Thanks, Camille, I really appreciate it.


----------



## Vera Nazarian (Jul 1, 2011)

micki said:


> Vera, I have followed this thread and clearly could not offer any suitable suggestions. I do however, admire you for your open honesty and how you have handle the criticism. I only wish you well and sincerely hope you will be able to get yourself on the right track again.


Thank you kindly, Micki.

And that goes for everyone.


----------



## Betsy the Quilter (Oct 27, 2008)

Folks,

make a real contribution to the discussion, or move on. Lots of other threads here. This not entertainment.

EDIT: The posts that this is in response to were removed.

Betsy


----------



## antares (Feb 13, 2011)

I read of this situation first on The Passive Voice. The thread there had 282 comments when I saw it. I chose not to add to that tally.

Evidently, the majority of commenters in both fora judge that Ms Nazarian committed theft. Those who know her asked for mercy for her and said she is a nice person.

A few thoughts came to my mind (in no particular order):

There but for the grace of God go I.

Let him who is without sin throw the first stone. (Well, that means I won't throw that first stone.)

Judge not that you be not judged. (This quote is nonsense. It has always been nonsense. It will always be nonsense. We judge every day. We judge that it is better to get up, eat breakfast, and go to work than it is to wallow in bed. We judge that carrots are better for our health than chocolate. We judge that serial murder, slander, and pedophilia are things we will not do -- except in our novels. The saying should be "Condemn not that you be not condemned." I choose not to condemn.)

The quality of mercy is not strained. 
It droppeth as the gentle rain from heaven 
Upon the place beneath. It is twice blest: 
It blesseth him that gives and him that takes.

Though justice be thy plea, consider this, 
That, in the course of justice, none of us 
Should see salvation: we do pray for mercy.

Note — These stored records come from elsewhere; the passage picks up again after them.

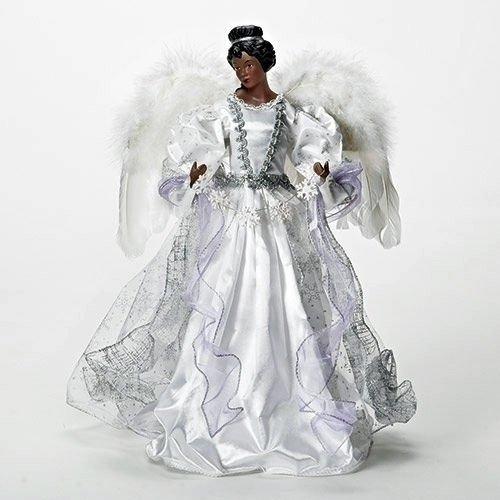 Buy 16 African American Diva Angel Christmas Tree Topper With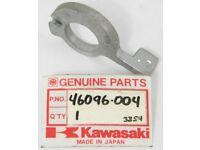 Kawasaki H1 B C D E F Mach 3 KH 500 Speichensatz Speichen Vorderrad 19 hochglanz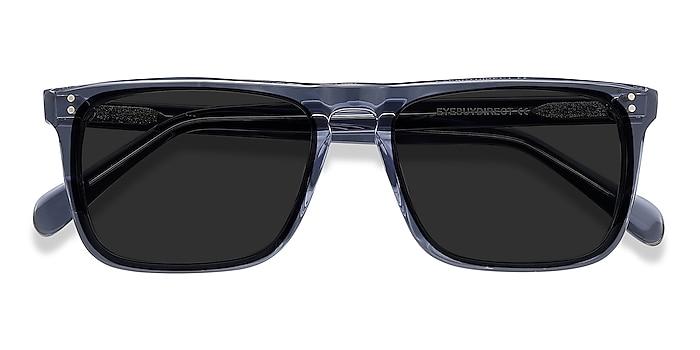 Blue Cantina -  Acetate Sunglasses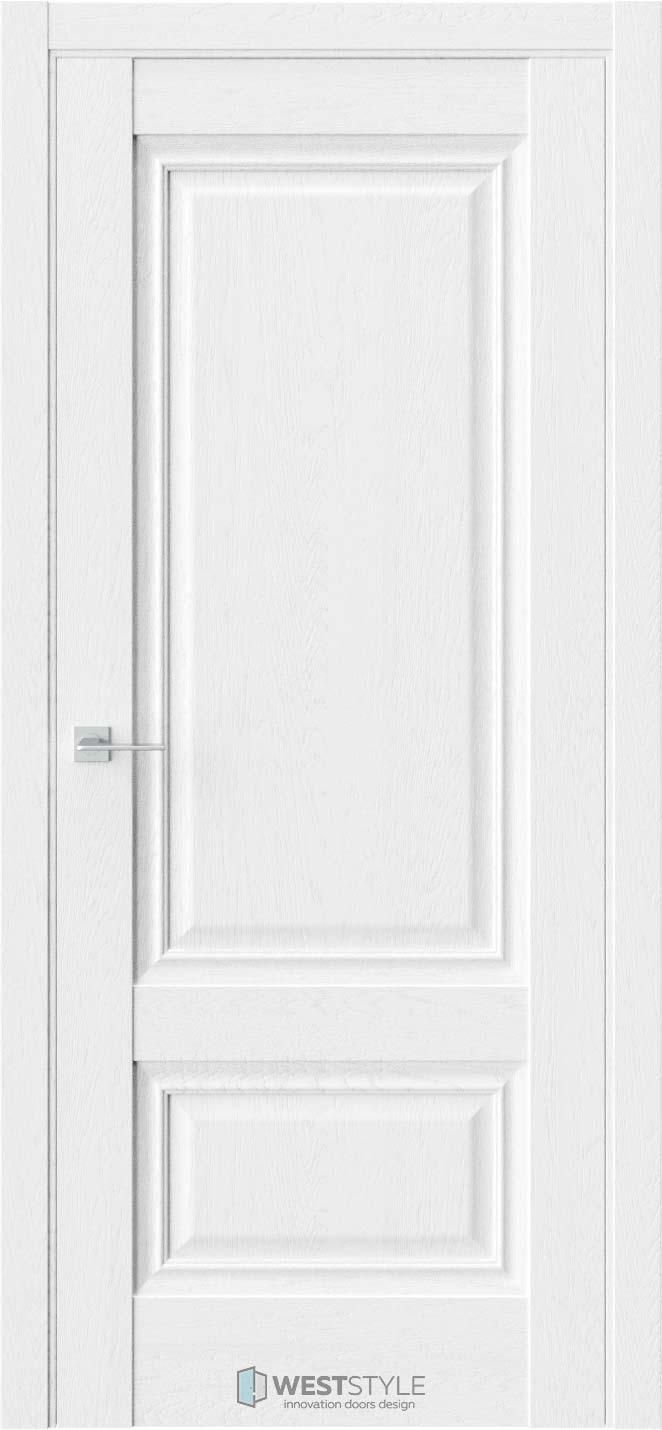 Межкомнатная дверь Ch 7 Дуб Винта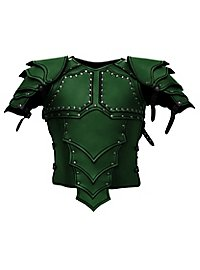 Armure de monteur de dragon en cuir vert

I have no stake in this matter. Ms Nazarian did not harm me. I need not forgive her. I have suffered no wrong to forgive. Neither will I condemn her. I, too, am a sinner.

The past matter is between Ms Nazarian and the authors to whom she owes royalties. Given that Ms Nazarian's debts were discharged in bankruptcy, I doubt the authors have any legal claim against her. Unless the court found Ms Nazarian made a fraudulent transfer; that cannot be discharged in bankruptcy. (Yeah, I was a bankruptcy lawyer.)

As for Ms Nazarian's new campaign to crowdsource her debts to her authors, forgiveness is about the past; trust is about the future. Were the funds paid to a trust with a trustee other than Ms Nazarian, I might contribute. But if I must depend on Ms Nazarian to collect and disburse the monies, I shall not contribute.

YMMV


----------



## Jana DeLeon (Jan 20, 2011)

To clarify a few things - unless she has refused to revert rights over breach of contract (non-payment), or continues to sell books she no longer has rights to, she is not stealing - not by US law definition nor is she in violation of copyright law. What she is doing is highly unethical. 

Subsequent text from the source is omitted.